Berdasarkan latar belakang masalah penelitian yang telah diuraikan, maka masalah penelitian ini di rumuskan sebagai berikut : Bagaimana Respon Mahasiswa Fakultas Ilmu Sosial dan Ilmu Politik Terhadap Program Uang Kuliah Tunggal (UKT)? I.3. Tujuan dan Manfaat Penelitian I.3.1. Tujuan Penelitian Tujuan penelitian ini adalah : 1. Untuk menganalisis sistem Program Uang Kuliah tunggal (UKT). 2. Untuk menganalisis Respon Mahasiswa Fakultas Ilmu Sosial dan Ilmu Politik Terhadap Program Uang Kuliah Tunggal (UKT). I.3.2. Manfaat penelitian Adapun yang menjadi manfaat dari penelitian ini adalah : 1. Secara teoritis, penelitian ini diharapkan mampu mengembangkan dan menambah khazanah keilmuan dalam bidang kesejahteraan sosial khususnya yang berkaitan tentang pendidikan. 2. Secara akademik, penelitian ini diharapkan mampu memberikan masukan secara akademik dan menjadi referensi tambahan dalam kajian keilmuan kesejahteraan sosial khususnya dalam bidang pendidikan. 3. Secara praktis, penelitian ini diharapan mampu menyumbangkan beberapa masukan dan saran dalam mengembangkan metode dan sistem pendidikan yang efektif khususnya bagi instansi instansi pendidikan.

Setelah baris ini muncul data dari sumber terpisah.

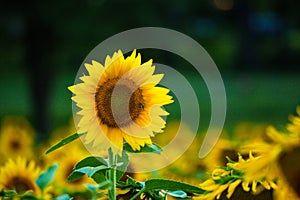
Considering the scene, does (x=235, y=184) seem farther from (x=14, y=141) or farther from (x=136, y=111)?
(x=14, y=141)

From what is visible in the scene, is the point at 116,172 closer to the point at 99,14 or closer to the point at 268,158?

I.4. Sistematika Penulisan Untuk memudahkan memahami dan mengetahui isi yang terkandung dalam skripsi ini, maka diperlukan sistematika penulisan. Sistematika penulisan skripsi ini meliputi : BAB I : Pendahuluan Bab ini berisikan latar belakang masalah, perumusan masalah, tujuan dan manfaat penelitian serta sistematika penulisan. BAB II : Tinjauan Pustaka Bab ini berisikan uraian dan konsep yang berkaitan dengan Masalah dan objek yang di teliti, kerangka pemikiran, definisi konsep dan definisi operasional. BAB III : Metode penelitian Bab ini berisikan tipe penelitian, lokasi penelitian, populasi, teknik pengumpulan data, serta teknik analisis data. BAB IV : Deskripsi Lokasi Penelitian Bab ini berisikan sejarah singkat gambaran umum lokasi Penelitian dan data-data lain yang turut pemperkaya karya ilmiah ini. BAB V : Analisis Data Bab ini berisikan uraian data yang diperoleh dari hasil penelitian beserta dengan analisisnya. BAB VI : Penutup
Bab ini berisikan kesimpulan dan saran yang bermanfaat sehubungan dengan penelitian yang akan dilakukan.